To grow up in a house with no fighting is to try a hamburger for the first time without the actual patty; it just doesn’t make sense. I believe in rebellion. I believe that if a child isn’t mad at his or her parents at least twice a month, then the parents must be doing something wrong. And I believe that it is the child’s duty as an individual human being to go against what the parents are talking about and find out his or her own beliefs and morals so as to mature.
Now I’m not talking about rebellion in the sense of breaking the law, going to jail, or running from the cops. I am talking about fighting for what you believe even if it goes against everything you have been taught. This doesn’t mean hurting your parents intentionally, it means finding out who exactly you are and what you are made of.
The components of rebellion that are so striking to me are the maturity that it brings and the obstacles that are overcome. Obstacles in my opinion are an important part of life. It’s in the times when I want to give up on myself that I truly find who I am.
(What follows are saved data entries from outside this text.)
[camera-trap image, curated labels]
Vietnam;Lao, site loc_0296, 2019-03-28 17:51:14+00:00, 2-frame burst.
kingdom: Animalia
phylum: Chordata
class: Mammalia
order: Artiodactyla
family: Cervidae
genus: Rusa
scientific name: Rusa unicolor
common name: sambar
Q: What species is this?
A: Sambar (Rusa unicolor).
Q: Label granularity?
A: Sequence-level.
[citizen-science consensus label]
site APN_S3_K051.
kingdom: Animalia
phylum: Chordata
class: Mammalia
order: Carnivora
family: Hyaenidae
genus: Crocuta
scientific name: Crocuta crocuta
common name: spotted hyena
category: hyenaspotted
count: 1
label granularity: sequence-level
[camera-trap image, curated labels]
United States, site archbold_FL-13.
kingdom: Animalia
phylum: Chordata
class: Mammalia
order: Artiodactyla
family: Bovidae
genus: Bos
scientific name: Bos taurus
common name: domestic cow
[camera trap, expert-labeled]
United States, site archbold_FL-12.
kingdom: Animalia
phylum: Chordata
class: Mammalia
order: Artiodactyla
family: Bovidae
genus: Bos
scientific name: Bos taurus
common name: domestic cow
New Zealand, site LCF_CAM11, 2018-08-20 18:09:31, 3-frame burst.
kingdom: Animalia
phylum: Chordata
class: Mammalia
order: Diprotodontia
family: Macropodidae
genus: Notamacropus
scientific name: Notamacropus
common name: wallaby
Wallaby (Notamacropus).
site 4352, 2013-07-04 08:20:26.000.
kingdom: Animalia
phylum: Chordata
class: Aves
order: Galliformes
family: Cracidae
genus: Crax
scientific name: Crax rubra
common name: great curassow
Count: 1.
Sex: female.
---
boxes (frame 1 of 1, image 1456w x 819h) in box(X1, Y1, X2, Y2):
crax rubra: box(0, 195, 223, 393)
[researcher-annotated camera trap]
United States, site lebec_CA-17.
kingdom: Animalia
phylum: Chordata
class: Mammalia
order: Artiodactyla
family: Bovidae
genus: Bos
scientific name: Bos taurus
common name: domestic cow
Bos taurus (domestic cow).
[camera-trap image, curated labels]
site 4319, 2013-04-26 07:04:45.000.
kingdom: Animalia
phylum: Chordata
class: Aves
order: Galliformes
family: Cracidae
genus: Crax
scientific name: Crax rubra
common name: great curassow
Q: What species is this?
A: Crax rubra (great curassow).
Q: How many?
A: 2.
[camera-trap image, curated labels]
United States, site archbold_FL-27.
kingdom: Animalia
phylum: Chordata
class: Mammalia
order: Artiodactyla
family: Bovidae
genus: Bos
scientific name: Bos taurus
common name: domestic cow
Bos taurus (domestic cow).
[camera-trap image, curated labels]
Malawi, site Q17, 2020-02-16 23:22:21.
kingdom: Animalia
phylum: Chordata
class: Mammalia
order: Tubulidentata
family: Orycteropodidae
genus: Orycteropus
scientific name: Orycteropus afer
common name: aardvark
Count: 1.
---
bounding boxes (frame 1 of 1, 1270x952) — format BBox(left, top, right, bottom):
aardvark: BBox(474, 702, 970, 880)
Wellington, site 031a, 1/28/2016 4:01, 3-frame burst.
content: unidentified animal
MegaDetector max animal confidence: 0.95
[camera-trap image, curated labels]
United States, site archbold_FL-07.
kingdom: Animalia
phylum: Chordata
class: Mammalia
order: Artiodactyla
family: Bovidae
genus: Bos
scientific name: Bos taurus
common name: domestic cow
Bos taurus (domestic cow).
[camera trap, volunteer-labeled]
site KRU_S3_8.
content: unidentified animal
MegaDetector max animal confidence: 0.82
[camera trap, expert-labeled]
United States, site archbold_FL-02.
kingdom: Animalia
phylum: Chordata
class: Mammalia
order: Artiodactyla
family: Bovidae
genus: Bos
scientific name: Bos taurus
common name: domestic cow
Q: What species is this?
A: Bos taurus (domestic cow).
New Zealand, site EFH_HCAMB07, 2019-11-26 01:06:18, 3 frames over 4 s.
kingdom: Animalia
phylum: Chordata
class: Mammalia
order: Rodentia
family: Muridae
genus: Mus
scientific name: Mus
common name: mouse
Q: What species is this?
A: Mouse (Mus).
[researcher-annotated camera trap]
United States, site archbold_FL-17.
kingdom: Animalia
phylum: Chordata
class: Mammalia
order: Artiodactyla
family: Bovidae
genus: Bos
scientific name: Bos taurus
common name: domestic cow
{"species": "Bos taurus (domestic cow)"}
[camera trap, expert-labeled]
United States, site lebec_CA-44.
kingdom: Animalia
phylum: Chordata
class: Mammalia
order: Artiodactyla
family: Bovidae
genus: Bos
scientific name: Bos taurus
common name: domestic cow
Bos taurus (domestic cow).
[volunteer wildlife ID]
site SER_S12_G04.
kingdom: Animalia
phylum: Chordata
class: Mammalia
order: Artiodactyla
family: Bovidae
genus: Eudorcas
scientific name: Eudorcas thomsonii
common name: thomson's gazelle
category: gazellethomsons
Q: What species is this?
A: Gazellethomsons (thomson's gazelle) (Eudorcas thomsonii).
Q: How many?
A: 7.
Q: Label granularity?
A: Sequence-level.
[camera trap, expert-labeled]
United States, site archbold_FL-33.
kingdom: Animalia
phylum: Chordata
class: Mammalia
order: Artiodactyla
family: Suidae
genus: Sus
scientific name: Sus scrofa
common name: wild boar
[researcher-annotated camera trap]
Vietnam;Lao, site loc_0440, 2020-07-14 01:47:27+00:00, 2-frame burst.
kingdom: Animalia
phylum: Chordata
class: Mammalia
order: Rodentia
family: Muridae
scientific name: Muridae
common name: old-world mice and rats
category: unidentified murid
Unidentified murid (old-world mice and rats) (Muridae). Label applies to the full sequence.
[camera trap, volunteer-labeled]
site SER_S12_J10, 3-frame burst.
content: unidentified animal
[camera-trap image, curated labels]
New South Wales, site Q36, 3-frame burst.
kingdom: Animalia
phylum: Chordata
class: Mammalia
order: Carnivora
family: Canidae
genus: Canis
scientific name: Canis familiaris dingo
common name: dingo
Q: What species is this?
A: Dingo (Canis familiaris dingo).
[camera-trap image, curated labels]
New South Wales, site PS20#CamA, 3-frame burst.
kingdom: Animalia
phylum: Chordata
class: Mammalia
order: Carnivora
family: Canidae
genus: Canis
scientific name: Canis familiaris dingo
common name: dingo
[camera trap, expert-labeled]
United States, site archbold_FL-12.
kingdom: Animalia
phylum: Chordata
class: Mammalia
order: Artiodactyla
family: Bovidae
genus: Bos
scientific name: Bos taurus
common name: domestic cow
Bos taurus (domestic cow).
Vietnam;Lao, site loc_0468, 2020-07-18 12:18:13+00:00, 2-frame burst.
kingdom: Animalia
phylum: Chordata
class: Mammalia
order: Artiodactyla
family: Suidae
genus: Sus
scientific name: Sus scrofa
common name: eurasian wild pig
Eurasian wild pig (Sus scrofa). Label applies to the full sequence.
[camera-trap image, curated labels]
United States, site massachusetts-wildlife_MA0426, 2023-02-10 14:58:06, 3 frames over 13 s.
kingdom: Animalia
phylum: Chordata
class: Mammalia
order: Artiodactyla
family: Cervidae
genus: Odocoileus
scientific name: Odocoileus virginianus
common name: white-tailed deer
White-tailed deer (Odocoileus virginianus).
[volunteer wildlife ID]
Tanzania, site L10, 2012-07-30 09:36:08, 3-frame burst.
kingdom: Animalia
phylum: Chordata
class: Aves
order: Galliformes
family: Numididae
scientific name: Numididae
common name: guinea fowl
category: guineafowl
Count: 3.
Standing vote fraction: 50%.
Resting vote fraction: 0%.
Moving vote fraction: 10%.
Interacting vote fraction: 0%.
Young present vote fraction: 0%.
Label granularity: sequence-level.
These obstacles will not occur unless you make mistakes, and the only way to make mistakes is to go against the rules. Your parents might say that you are immature for the road that you are following at the time, but what they don’t know is in some sick-paradoxical-phenomenon, you are actually maturing through your “adolescent behavior.” Rebellion to me is a synonym for growing up.
I grew up these last two years, and I’m not ashamed to say that I was grounded for a good chunk of that time. But it was my time to discover myself. My parents cooperated in their role by coming down on me, and I executed my lines brilliantly by getting in even more trouble. The play as whole was a tragic comedy that ended with the message of a fable: Be who you are. I learned that who I am has a lot to do with my parents, but it also has whole lot to do with ME. There came a point in my life where I knew that my parents beliefs were not that of my own and I needed to discover what I was made of. Yes, I made a lot of mistakes, ones that I wish I hadn’t. But to say that I regret my rebellion is inaccurate. These mistakes and obstacles that I pushed into my own path have only helped me learn. Although others may judge me, they will never know the significance I received while bending the rules. They are only judging because they themselves have not experienced the maturity of rebellion.